Meta paga 18.000 millones por la seguridad adolescente: ¿un chollo o un parche?

Meta acuerda pagar hasta 18.000 millones de dólares para zanjar la demanda por adicción de menores en Facebook e Instagram. El pago se estira 10 años, con trucos en las restricciones y una cláusula que arrastra a YouTube y TikTok.
El juicio contra Meta por diseñar Facebook e Instagram para enganchar a los menores ha durado apenas ocho días. La compañía de Mark Zuckerberg ha aceptado pagar hasta 18.000 millones de dólares para cerrar el caso, cuando cuatro estados pedían cerca de 200.000 millones. El acuerdo, el mayor que una gran tecnológica ha pagado a los estados, evita que el CEO suba al estrado y convierte el problema en un gasto asumible: los pagos se harán en cuotas anuales garantizadas de unos 1.170 millones durante una década, una cifra que, como señaló un exdirectivo de ingeniería, equivale a lo que la división de realidad virtual Reality Labs pierde cada 24 días. Solo en el último trimestre, Meta ganó 16.000 millones y en 2025 superó los 60.000 millones.
A cambio, Meta se compromete a cambiar por primera vez de forma real cómo funcionan sus aplicaciones para los adolescentes: las cuentas de menores pasarán a tener por defecto un límite diario de dos horas, se ofrecerá la opción de un feed cronológico, se bloquearán funciones por la noche y se silenciarán la mayoría de notificaciones en horario escolar. Pero la letra pequeña rebaja el impacto: los padres pueden anular los límites, los mensajes no cuentan para el tope de dos horas y siguen disponibles de madrugada, y los vídeos de al menos 22 minutos tampoco computan. En la práctica, el negocio de mantener enganchados a los jóvenes apenas cambia.
Lo más astuto del acuerdo es que Meta convierte su castigo en una palanca contra sus rivales. Pagará alrededor del 70% del total sí o sí, pero el 30% restante —más de 5.000 millones— solo se abonará si YouTube y TikTok adoptan restricciones similares y hacen pagos comparables a los estados. El jueves, Meta publicó anuncios en periódicos pidiendo a ambas plataformas que se unan "en apoyo a los adolescentes". Algún analista ya ha calificado el acuerdo como una "victoria" para Meta.

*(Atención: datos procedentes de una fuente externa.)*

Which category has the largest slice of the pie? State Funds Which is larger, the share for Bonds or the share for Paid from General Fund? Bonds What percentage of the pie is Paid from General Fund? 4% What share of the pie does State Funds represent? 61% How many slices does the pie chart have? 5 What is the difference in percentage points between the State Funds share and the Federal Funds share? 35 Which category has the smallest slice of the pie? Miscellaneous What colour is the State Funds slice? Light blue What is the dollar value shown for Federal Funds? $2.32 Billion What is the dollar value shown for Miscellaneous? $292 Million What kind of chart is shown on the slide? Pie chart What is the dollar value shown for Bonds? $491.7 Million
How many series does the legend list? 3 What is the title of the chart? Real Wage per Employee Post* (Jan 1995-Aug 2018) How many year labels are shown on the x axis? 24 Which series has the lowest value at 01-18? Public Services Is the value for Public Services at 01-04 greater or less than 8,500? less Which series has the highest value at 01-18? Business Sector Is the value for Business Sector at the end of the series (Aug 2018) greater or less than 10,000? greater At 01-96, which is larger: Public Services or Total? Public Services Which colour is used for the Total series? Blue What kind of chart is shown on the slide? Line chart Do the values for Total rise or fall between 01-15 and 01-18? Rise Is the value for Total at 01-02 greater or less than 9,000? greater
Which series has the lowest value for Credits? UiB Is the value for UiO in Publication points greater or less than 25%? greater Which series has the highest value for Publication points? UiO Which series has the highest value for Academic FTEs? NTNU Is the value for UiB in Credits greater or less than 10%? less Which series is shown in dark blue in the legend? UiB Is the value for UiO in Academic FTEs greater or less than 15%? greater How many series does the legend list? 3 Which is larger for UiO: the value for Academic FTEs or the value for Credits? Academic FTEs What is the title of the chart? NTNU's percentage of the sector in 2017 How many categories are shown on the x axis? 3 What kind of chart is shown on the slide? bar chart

La experiencia australiana invita al escepticismo. El año pasado, Australia prohibió directamente las redes sociales para menores de 16 años. El uso cayó al principio, pero luego volvió a niveles previos a la prohibición cuando los chavales encontraron trucos. Para julio, el 26% de los australianos de 13 a 15 años ya estaban de nuevo en TikTok. Si una prohibición total no logró mantenerlos desconectados, un temporizador de dos horas con escapatoria en los mensajes probablemente tampoco lo hará.
No todos los estados se lo tragan. Florida se ha negado a sumarse al acuerdo y seguirá litigando contra Meta. Su fiscal general, James Uthmeier, escribió en X: "Intentar borrar una década de daño a la juventud con el flujo de caja de un mes es un insulto. Corporaciones como Meta nunca aprenderán la lección si no incurren en costes reales por quebrantar la ley". Entonces, ¿qué ha comprado Meta con sus 18.000 millones? Un plan de pago a 10 años, un CEO que se libró del estrado y unas reglas tan laxas que el núcleo del negocio —mantener enganchados a los adolescentes— apenas se toca, todo por una factura anual garantizada de menos del 2% de los beneficios del año pasado.
El análisis de Salseo
- El acuerdo es un chollo para Meta: pagar 1.170 millones al año durante una década equivale a menos del 2% de los beneficios de 2025, y la cifra es comparable a lo que Reality Labs pierde cada 24 días. El coste real es mínimo frente al riesgo de una condena de 200.000 millones.
- Las restricciones tienen agujeros evidentes: los padres pueden anularlas, los mensajes no cuentan y los vídeos largos tampoco. Eso significa que el comportamiento de los adolescentes apenas cambiará, y Meta mantiene intacto su motor de engagement, que es lo que de verdad le importa.
- La cláusula del 30% condicionado a YouTube y TikTok es una jugada maestra: convierte a los competidores en rehenes del acuerdo. Si no adoptan medidas similares, Meta no paga esa parte, y además se presenta como el 'bueno' de la película. Esto puede forzar un cambio de estándares en todo el sector, pero también genera tensión entre las plataformas.
- Florida se queda fuera y seguirá litigando, lo que abre una vía de riesgo legal adicional. Además, el precedente australiano demuestra que las restricciones por edad son fáciles de esquivar, así que el impacto real sobre el uso adolescente será probablemente limitado. El inversor debería ver esto como una gestión de riesgo eficaz, no como un cambio de modelo de negocio.